ACORN ACORN International
Facebooktwitterredditlinkedin

San Pedro Sula    One of the adventures of organizing and traveling in other countries, especially in other languages, is that no matter how much you plan and discuss the agenda – always be ready for surprises.   Our long day in San Pedro Sula proved all of that in spades.

We began the day visiting a school where ACORN parents in the community had won a number of firsts not just in the barrio, but in the entire city.  We had managed to get internet in the school and all of the children small, green and white portable computers, which was quite amazing on many counts. Reporters and photographers from La Prensa were there to join our celebration with the students and teachers.  During the program it became clear that their next goal was to somehow spread the word, using ACORN’s help, that the ACORN parents and group wanted a bilingual volunteer from Canada, the USA or the United Kingdom, so that the children could learn English.  I thought to myself that it might be easier to fight for potable water in the school we visited in Cholomo than to throw out a net and catch a volunteer teacher, but what do I know.

Our next meeting was fascinating.  We met with the woman who had founded and continued to direct the Museum of Anthropology in the city for the last twenty-five years.  There was a moving exhibit on migrant journeys and struggles side by side with relics from Mayan temples more than a thousand years old.  The problem ACORN had embraced in partnering with the museum was how to get more children and their parents to visit, but before we could really get our arms around that problem, we found ourselves being interviewed by a journalist from Tiempo about the background and plans for ACORN’s expansion in Honduras and Latin America in general.  Once the tape recorder was shut off, she gave us excellent advice on how the Honduran pages of the ACORN International website could be useful in giving wider voice to many being stifled throughout the country.
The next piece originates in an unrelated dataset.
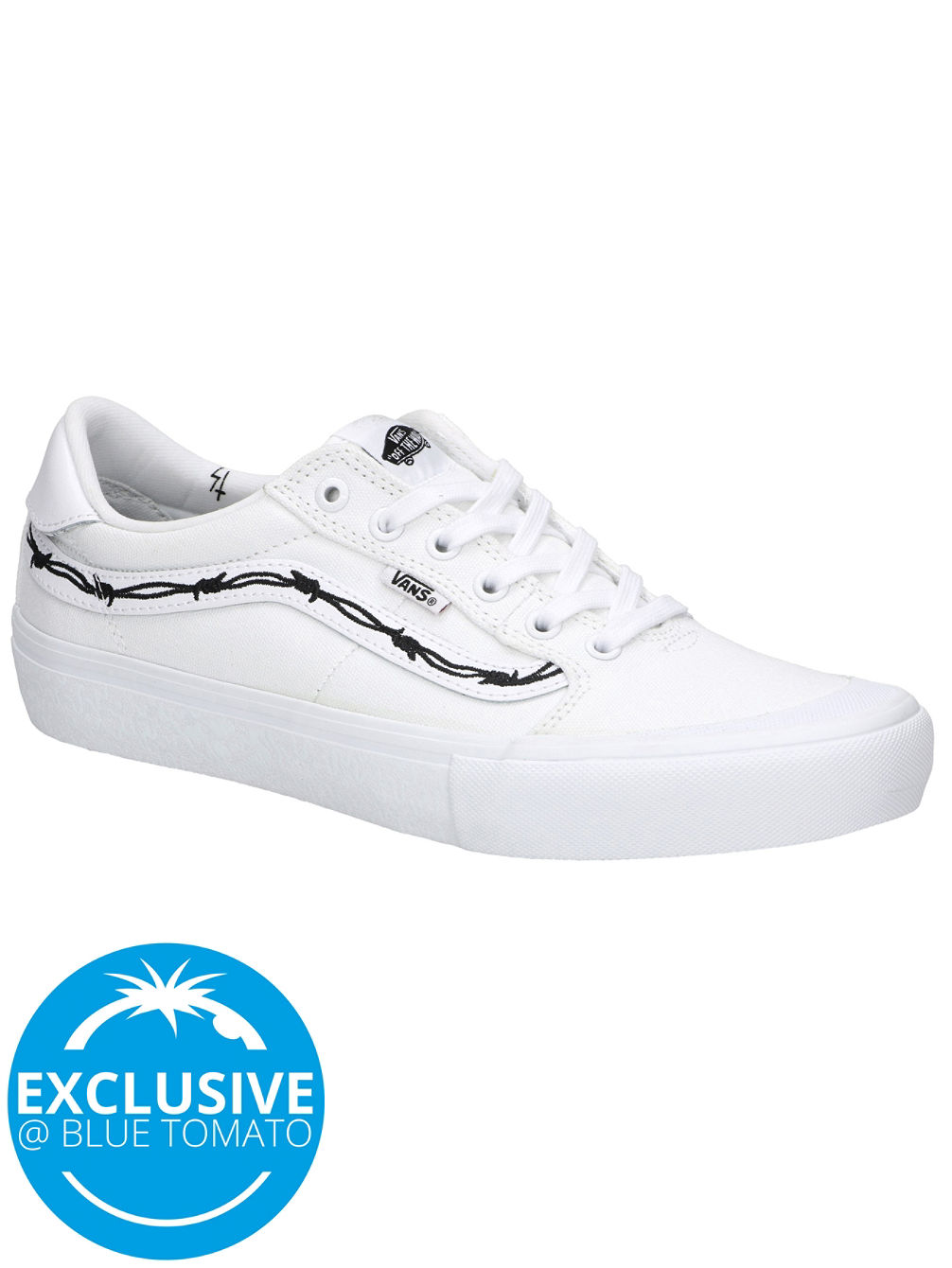 Buy Vans X Sketchy Tank Style 112 Pro Skate Shoes online at blue-tomato.com f69b90bd63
Later, after a celebration of ACORN’s work and our great allies in government, politics and elsewhere in the city, we grabbed a cup of coffee before heading off to a radio interview.  When we arrived, we found that the radio session was actually a television interview with a nationally respected journalist for 30-minutes.  We were fishes out of water on Maya TV on a show called in English, “the end of the day.”

We breathed a sigh of relief at having survived the multi-lingual experience without damaging ACORN’s work and found there was one more short meeting to go, a meet-and-greet with an old university friend of our organizer, Suyapa Amador.  Arriving we discovered he owned and managed radio and television stations that we learned were not only in Honduras but also in Nicaragua and Peru. Luckily, no cameras were running and no tape recorders had been clicked “on,” so having dinner with the media mogul and former presidential candidate at a Denny’s across from his studio seemed almost a relief after our madcap day.